End of the Jews by Adam Mansbach

End of the Jews by Adam Mansbach

Author:Adam Mansbach [Mansbach, Adam]
Language: eng
Format: epub
ISBN: 9780385525688
Publisher: Random House Publishing Group
Published: 2008-03-18T04:00:00+00:00


CHAPTER

SIX

Amalia leans over her daughter’s crib, slides her arms beneath the sleeping child, and starts to lift her, then changes her mind. Better to let Linda nap until the sounds of typing across the hall abate and the trip is officially under way. She’s bound to wake up the moment they start the car, and at this time of day that means uninterrupted caterwauling for the whole three-hour trip from New Haven to Cambridge—especially since Amalia can’t breast-feed her and drive at the same time, and Tristan, after six years in Connecticut and eight months as a father, can’t yet handle a car or comfort a baby.

The calming regularity of a noontime nap is the only tenet of her mother’s child-rearing philosophy to which Amalia has adhered. Linda will be raised by her parents, not a procession of nannies hired because their native tongues correspond to the latest culinary trends. Maternal caprice and passing fancy will not determine the course of her education. Unlike Amalia, she will never awaken and find her entire schedule remade: tennis swapped for horseback riding, German supplanted by French, piano lessons replaced by a pair of long-eared rabbits intended to teach her responsibility.

Tristan’s study door clicks open, and Amalia straightens and turns, one shushing finger to her lips to remind him of the obvious. He nods, crosses the hall in four long strides, peers down his nose into the crib with the air of a patrolling watchman confirming that all’s well. A moment passes, and Tristan extends a hand—haltingly, as if his daughter is an unknown dog equally likely to sniff and wag or growl and lunge. He strokes the baby’s cheek with a finger.

“Kiss her,” Amalia whispers, smiling.

Tristan replies with a look that yanks her back ten years, to 1943 and their first months of marriage, when they were still sharing his two-room New York apartment and Tristan was hoarding royalty checks until he felt he had enough money to match her contribution to the purchase of a house, this house: one big enough for both of them to write in. His desk was in the bedroom then, and this is the look Tristan used to turn and give her when she told him, Honey, come to bed.

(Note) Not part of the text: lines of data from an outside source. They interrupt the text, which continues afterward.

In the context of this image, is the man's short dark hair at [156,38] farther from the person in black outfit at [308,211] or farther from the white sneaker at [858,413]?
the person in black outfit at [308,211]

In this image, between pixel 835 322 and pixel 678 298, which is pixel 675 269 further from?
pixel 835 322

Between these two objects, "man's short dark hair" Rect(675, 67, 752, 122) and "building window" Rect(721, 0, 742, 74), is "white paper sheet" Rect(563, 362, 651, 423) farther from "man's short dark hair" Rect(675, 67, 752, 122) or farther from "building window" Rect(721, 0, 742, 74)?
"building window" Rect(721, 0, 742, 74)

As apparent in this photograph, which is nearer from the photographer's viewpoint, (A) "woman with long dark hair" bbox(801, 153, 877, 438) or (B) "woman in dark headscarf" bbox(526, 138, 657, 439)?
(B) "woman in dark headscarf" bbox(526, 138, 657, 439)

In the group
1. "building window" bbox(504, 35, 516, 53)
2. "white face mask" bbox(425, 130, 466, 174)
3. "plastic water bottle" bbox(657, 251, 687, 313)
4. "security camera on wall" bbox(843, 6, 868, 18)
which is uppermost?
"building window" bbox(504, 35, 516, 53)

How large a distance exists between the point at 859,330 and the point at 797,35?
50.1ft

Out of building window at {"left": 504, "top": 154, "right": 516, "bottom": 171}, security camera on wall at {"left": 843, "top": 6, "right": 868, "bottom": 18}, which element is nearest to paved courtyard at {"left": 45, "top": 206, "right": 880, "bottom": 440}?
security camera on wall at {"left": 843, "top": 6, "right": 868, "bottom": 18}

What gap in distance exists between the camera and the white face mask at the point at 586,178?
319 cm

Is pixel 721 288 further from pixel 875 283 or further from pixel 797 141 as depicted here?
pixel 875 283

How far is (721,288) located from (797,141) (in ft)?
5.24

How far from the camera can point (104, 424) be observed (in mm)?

It is simultaneously apologetic and indignant—a forlorn plea for her to understand that he cannot comply although he knows he should, cut with resentment toward her for asking and toward himself for being who he is. It is a mute, searching, almost canine look, lengthy enough for Amalia to realize anew that challenges only strengthen her husband’s rigidity. It was built on them. He knows it, and he’s asking her not to make things worse.

The look dissolves, so fast Amalia wonders if she imagined it this time. Tristan bends forward and kisses his daughter just below the ear. Sometimes he came to bed, too. Even when he didn’t, it upset him more than it did Amalia; she’d wind up reassuring him that it was all right, that she understood.